(To do)
1. Return the part of the FOX review post from "Various FOX reviews" to "18-23, 2018. Enjoy!", word for word.
2. Sum up the FOX review post in two sentences.

##### Given passage

Wednesday, March 21, 2018

REVIEW: FOX's 'Brooklyn Nine-Nine,' 'The Last Man on Earth,' 'The X-Files' and '9-1-1' (March 18-23)

Various FOX reviews for March 18-23, 2018:

Brooklyn Nine-Nine - Episode 5.12 "Safe House"
The Last Man on Earth - Episode 4.11 "Hamilton/Berg"
The X-Files - Episode 11.10 "My Struggle IV"
9-1-1 - Episode 1.10 "A Whole New You"

In 2018, it's impossible to watch every scripted show out there. There are over 450 of them. It's even more impossible to even provide adequate coverage of some of them. Great shows slip through the cracks. Some shows take awhile to figure themselves out. So as a way for me to provide more coverage, I'll just be writing some paragraph reviews of the various shows that aired new episodes on FOX for March 18-23, 2018. Enjoy!

Brooklyn Nine-Nine - "Safe House"

##########
##### Extracted entries

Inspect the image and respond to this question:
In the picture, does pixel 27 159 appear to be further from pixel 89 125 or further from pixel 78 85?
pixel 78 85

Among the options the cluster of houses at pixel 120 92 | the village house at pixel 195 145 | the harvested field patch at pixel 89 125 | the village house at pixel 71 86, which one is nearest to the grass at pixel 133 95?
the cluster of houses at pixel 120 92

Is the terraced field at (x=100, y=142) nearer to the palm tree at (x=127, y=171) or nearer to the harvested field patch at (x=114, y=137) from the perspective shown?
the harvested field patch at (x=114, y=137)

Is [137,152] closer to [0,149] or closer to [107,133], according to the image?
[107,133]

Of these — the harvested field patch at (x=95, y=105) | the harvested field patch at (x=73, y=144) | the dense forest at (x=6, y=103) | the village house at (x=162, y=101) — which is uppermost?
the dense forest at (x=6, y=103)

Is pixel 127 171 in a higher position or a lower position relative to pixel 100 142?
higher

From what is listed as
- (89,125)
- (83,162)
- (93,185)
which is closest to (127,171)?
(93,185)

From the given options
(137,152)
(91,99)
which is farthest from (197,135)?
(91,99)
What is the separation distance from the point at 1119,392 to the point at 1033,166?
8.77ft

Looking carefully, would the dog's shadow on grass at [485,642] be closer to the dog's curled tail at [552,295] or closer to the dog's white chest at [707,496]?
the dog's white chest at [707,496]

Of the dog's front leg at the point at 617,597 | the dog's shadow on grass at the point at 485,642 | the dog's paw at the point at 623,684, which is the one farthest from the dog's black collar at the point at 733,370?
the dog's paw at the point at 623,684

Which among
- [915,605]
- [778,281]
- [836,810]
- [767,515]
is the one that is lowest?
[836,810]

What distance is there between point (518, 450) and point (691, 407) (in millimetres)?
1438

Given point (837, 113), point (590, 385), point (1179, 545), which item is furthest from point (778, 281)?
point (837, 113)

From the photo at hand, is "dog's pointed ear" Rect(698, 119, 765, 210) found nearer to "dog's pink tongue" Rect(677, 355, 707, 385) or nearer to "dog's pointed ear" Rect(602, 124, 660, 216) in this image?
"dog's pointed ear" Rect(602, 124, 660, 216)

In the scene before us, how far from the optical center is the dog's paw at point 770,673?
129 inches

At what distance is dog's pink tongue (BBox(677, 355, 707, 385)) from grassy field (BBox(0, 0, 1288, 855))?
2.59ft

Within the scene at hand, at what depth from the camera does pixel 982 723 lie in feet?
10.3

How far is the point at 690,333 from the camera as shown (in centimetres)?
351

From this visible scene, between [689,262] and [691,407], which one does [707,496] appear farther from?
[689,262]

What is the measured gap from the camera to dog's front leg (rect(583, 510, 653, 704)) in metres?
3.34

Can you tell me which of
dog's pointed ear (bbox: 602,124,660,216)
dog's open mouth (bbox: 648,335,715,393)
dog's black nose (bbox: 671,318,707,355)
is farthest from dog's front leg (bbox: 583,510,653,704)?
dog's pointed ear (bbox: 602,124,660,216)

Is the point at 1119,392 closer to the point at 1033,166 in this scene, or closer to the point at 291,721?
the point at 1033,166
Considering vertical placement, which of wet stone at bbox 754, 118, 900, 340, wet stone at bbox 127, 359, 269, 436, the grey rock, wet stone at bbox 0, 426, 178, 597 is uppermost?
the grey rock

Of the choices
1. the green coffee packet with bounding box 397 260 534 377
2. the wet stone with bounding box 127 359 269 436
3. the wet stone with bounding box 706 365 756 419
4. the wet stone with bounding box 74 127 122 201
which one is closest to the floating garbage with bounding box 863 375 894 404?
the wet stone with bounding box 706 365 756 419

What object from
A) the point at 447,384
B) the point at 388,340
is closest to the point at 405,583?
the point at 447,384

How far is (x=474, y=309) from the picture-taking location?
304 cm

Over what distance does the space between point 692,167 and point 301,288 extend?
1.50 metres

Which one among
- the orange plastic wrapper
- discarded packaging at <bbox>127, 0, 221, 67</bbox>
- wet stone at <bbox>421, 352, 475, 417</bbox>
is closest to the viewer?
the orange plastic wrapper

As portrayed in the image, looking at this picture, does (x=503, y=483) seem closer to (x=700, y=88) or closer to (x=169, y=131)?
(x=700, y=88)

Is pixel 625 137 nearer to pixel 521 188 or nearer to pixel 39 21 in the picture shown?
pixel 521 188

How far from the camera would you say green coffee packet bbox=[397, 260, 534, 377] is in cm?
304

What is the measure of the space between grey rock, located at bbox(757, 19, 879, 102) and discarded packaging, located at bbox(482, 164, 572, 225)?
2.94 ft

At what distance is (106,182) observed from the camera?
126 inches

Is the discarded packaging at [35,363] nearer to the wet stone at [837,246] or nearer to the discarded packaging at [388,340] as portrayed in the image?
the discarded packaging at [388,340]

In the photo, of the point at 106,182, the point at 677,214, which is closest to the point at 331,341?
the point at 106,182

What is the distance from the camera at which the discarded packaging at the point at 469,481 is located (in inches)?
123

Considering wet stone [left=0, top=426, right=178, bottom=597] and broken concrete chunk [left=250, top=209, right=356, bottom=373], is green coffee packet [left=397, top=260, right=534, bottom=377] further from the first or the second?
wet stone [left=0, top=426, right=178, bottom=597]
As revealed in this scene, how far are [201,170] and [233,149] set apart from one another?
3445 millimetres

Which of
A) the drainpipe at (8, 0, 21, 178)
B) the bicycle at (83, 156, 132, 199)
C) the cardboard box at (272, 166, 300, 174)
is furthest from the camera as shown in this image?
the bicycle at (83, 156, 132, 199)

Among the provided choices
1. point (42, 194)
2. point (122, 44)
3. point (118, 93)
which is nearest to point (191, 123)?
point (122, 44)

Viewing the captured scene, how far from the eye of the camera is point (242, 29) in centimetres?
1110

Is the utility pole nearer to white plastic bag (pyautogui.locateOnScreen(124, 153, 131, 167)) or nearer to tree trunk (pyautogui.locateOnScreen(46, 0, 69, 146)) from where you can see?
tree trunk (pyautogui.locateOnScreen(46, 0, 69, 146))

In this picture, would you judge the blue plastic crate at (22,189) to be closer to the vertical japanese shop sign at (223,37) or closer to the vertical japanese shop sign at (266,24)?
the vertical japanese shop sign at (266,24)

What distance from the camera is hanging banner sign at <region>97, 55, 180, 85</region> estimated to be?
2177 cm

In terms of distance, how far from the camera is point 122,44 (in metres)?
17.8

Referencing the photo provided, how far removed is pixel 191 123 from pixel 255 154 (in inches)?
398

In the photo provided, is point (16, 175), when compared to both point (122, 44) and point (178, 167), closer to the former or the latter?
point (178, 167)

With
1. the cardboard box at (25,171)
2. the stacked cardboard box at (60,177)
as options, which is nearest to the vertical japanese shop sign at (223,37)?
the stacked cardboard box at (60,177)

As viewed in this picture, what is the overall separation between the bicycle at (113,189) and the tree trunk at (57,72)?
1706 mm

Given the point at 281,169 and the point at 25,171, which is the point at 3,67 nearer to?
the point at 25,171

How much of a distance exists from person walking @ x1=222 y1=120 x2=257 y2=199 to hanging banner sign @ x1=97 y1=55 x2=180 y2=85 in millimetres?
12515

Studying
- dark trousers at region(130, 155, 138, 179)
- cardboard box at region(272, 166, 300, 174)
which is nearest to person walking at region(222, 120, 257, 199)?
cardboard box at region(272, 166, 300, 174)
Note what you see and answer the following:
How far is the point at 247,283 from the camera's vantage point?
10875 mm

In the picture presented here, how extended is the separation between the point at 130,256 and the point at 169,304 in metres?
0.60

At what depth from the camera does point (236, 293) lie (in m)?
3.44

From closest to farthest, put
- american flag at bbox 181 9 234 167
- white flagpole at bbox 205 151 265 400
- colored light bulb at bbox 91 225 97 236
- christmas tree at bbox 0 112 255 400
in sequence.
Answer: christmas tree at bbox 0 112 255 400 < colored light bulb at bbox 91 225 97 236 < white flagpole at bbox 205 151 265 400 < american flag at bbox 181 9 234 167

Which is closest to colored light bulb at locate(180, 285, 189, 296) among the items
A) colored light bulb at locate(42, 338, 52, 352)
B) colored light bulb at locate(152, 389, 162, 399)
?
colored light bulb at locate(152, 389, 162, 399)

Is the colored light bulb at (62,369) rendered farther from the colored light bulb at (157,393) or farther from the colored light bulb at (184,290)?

##########

(Solutions by task)
1.
Various FOX reviews for March 18-23, 2018:

Brooklyn Nine-Nine - Episode 5.12 "Safe House"
The Last Man on Earth - Episode 4.11 "Hamilton/Berg"
The X-Files - Episode 11.10 "My Struggle IV"
9-1-1 - Episode 1.10 "A Whole New You"

In 2018, it's impossible to watch every scripted show out there. There are over 450 of them. It's even more impossible to even provide adequate coverage of some of them. Great shows slip through the cracks. Some shows take awhile to figure themselves out. So as a way for me to provide more coverage, I'll just be writing some paragraph reviews of the various shows that aired new episodes on FOX for March 18-23, 2018. Enjoy!

2. The March 21, 2018 post gives short paragraph reviews of new FOX episodes that aired March 18-23, 2018, covering Brooklyn Nine-Nine, The Last Man on Earth, The X-Files and 9-1-1. The writer explains that with over 450 scripted shows it's impossible to watch or properly cover them all, so these brief reviews are a way to provide more coverage.